The ITP includes forecasts of energy use and peak load, projections of needed capacity and operating reserves, information about available generation and transmission resources, and descriptions of needed transmission solutions. Consideration of transmission projects to facilitate renewables integration typically is addressed in the 20-year ITP, although projects and resources may also be assessed through shorter planning horizons through other study processes.
More information on the SPP planning process can be found here.
SPP is a non-profit private corporation with headquarters in Little Rock, Arkansas. By the design of the Membership Agreement, SPP’s members have significant influence in SPP decision-making. Its members include investor-owned utilities, municipal systems, generation and transmission cooperatives, state agencies, independent power producers, power marketers, independent transmission companies, federal agency, and large retail customers. Also, the states in SPP’s footprint engage with SPP through SPP’s Regional State Committee (RSC). Notably, due to SPP’s high membership fees, none of its members are consumer, environmental, or other public interest entities.
The SPP organizational chart illustrates its governance and stakeholder structure. Among the key governance groups at SPP are:
Markets and Operations Policy Committee (MOPC) – Responsible for developing and recommending policies and procedures related to the technical operations. The scope of MOPC’s responsibilities is broad, covering system design, planning, resource adequacy, tariff, interconnections, operations, reliability, market design, oversight of standards development, and other responsibilities.

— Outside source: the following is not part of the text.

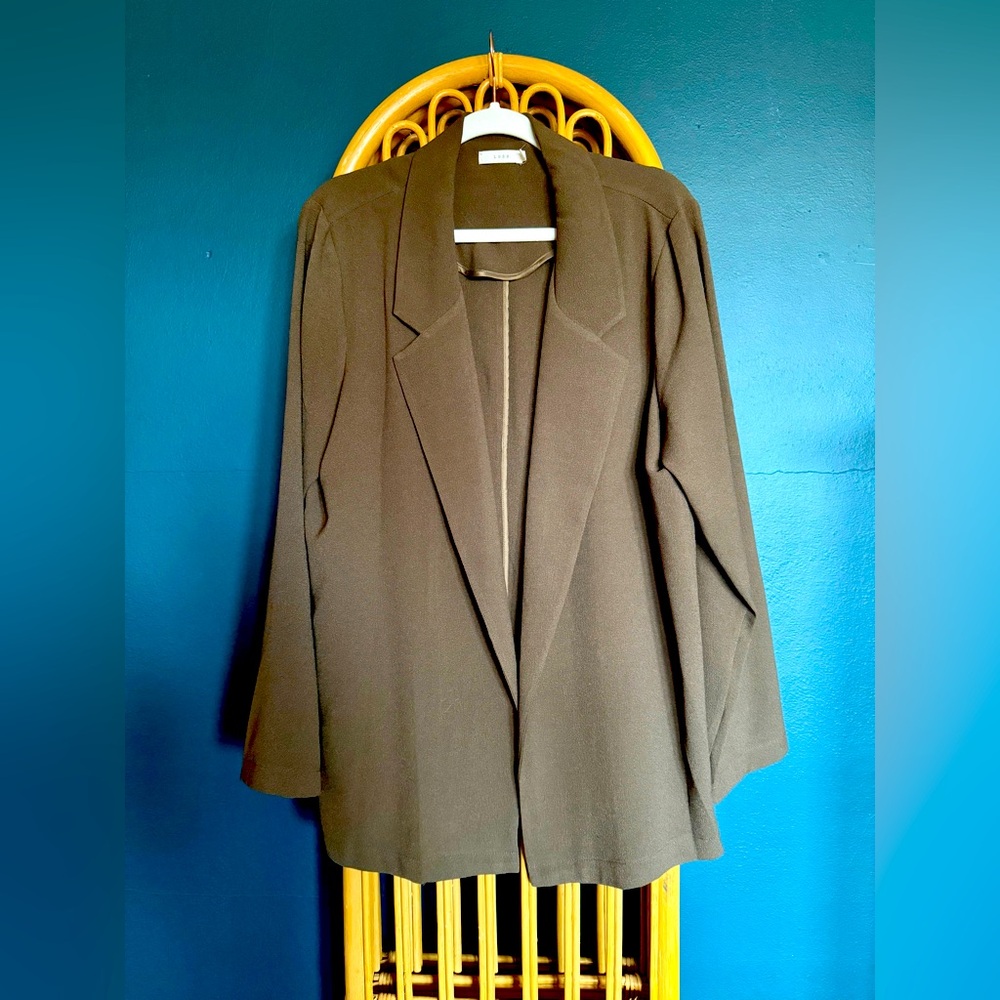 Lush blazer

All of the activities of the committees listed below are under the oversight of this principal committee. The MOPC reports directly to the Board of Directors.
Corporate Governance Committee of the Board of Directors – Responsible for the overall governance structure, including nominations, for SPP. The Committee recommends appointments to the Board of Directors for Organizational Group representatives and leadership except the Markets and Operations Planning Committee and Members Committee.
Economic Studies Work Group – Reviews and advises on metrics and practices used in the economic studies process, developing recommendations for the improvement of SPP’s economic studies. The ESWG examines the parameters, methodology, inputs, and metrics used in these studies, reviewing the annual data updating process, and ensuring consistency throughout the organization. As needs are identified for guiding principles for economic studies, the ESWG is responsible for their development.
Market Working Group – Responsible for developing and coordinating changes to SPP’s energy markets, congestion management, and market monitoring operations.
Seams Steering Committee – Responsible for providing direction to SPP staff regarding staff’s negotiation, development, implementation, and maintenance of SPP’s seams agreements, joint operating agreements, or similar agreements with SPP customers or transmission providers.
Supply Adequacy Group (SAWG) – Responsible for development and implementation of policies and processes to ensure reliable supply of capacity necessary to meet demand and supply adequacy requirements/methodologies in SPP. In addition, the SAWG is responsible for ensuring that these processes and policies meet the compliance obligations of NERC Reliability Standards.
Transmission Working Group – Responsible for planning criteria for evaluating transmission additions, making recommendations on these to the Markets and Operations Policy Committee. The Working Group works with individual transmission owners about oversight of coordination efforts and contingency evaluations.